■ Task ■
Images should be omitted while the rest of the data is duplicated exactly.

#####

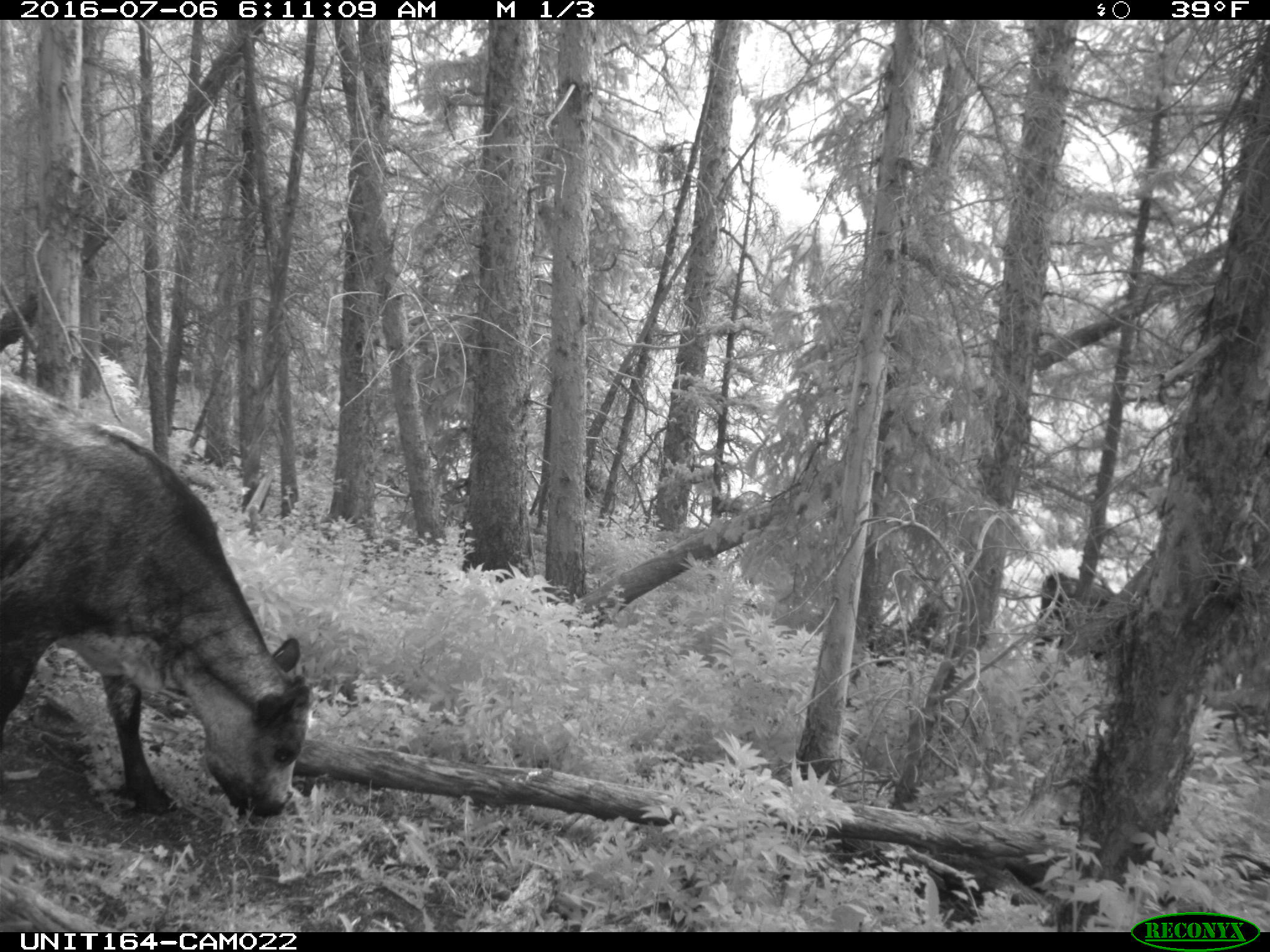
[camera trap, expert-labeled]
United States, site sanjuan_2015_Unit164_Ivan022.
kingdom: Animalia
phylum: Chordata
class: Mammalia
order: Artiodactyla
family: Bovidae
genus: Bos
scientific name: Bos taurus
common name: domestic cow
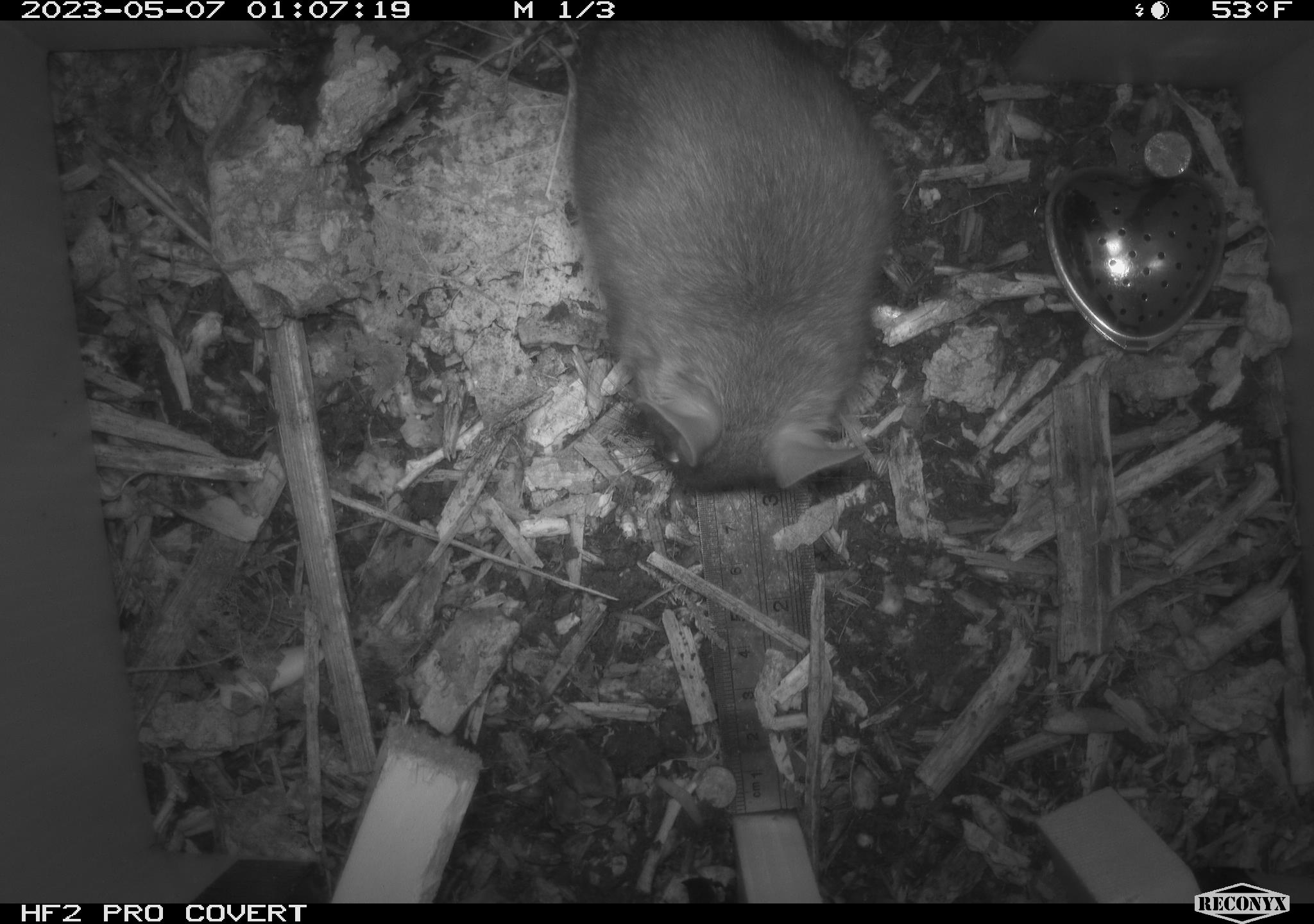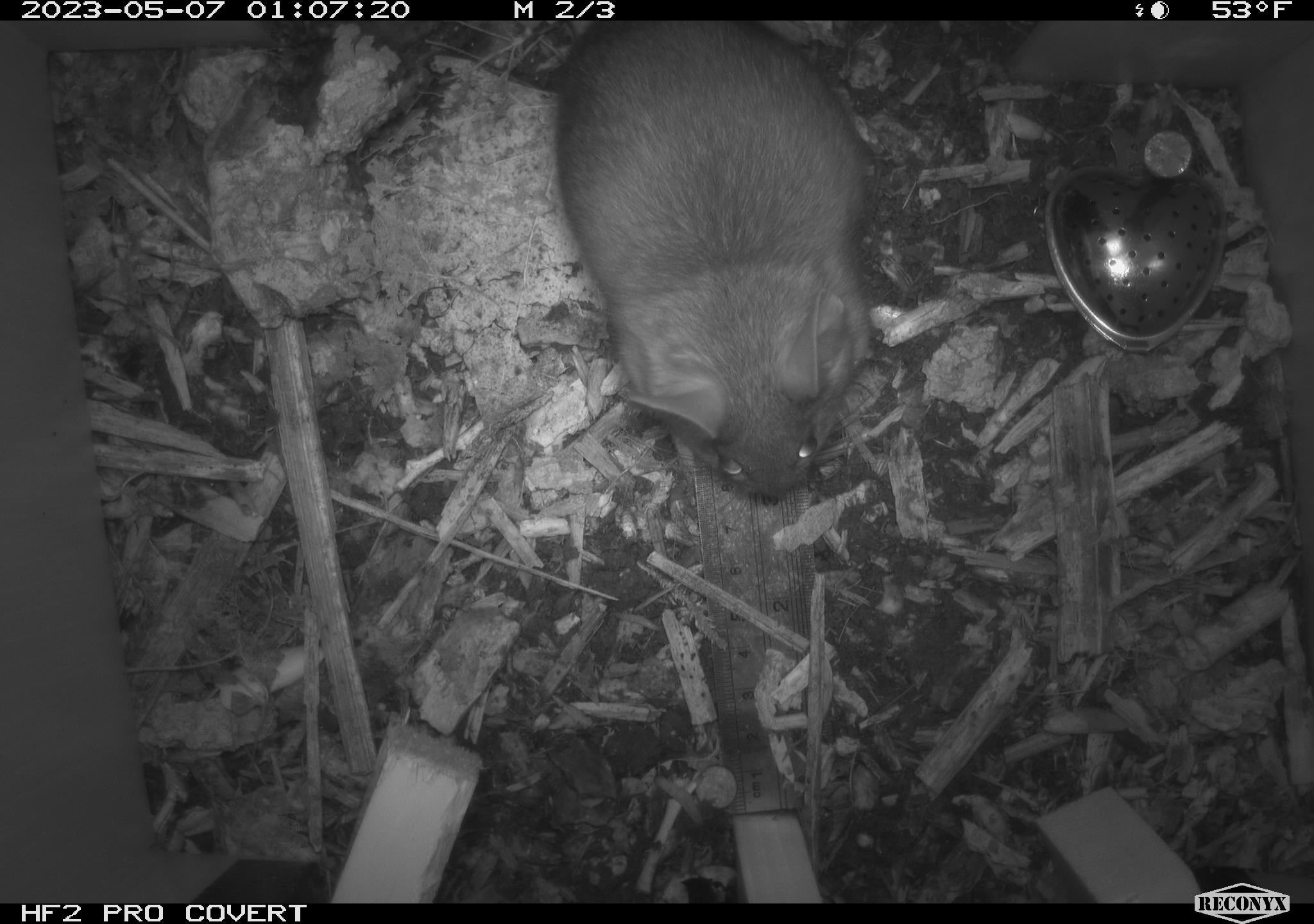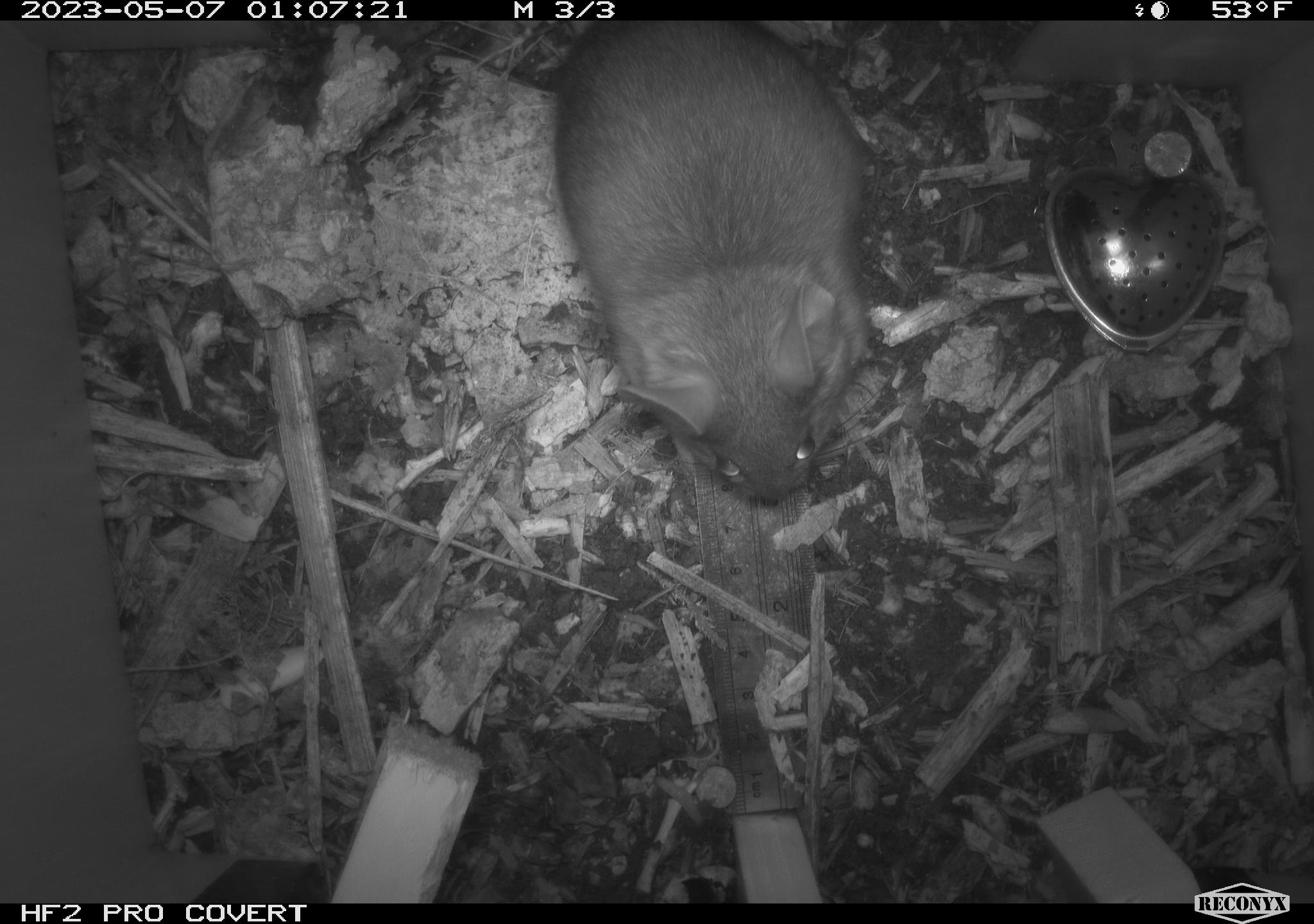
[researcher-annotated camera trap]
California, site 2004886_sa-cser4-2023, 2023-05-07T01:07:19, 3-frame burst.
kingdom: Animalia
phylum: Chordata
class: Mammalia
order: Rodentia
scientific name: Rodentia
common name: mouse species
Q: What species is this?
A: Mouse species (Rodentia).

#####

■ Output of the exercise ■
[camera trap, expert-labeled]
United States, site sanjuan_2015_Unit164_Ivan022.
kingdom: Animalia
phylum: Chordata
class: Mammalia
order: Artiodactyla
family: Bovidae
genus: Bos
scientific name: Bos taurus
common name: domestic cow
[researcher-annotated camera trap]
California, site 2004886_sa-cser4-2023, 2023-05-07T01:07:19, 3-frame burst.
kingdom: Animalia
phylum: Chordata
class: Mammalia
order: Rodentia
scientific name: Rodentia
common name: mouse species
Q: What species is this?
A: Mouse species (Rodentia).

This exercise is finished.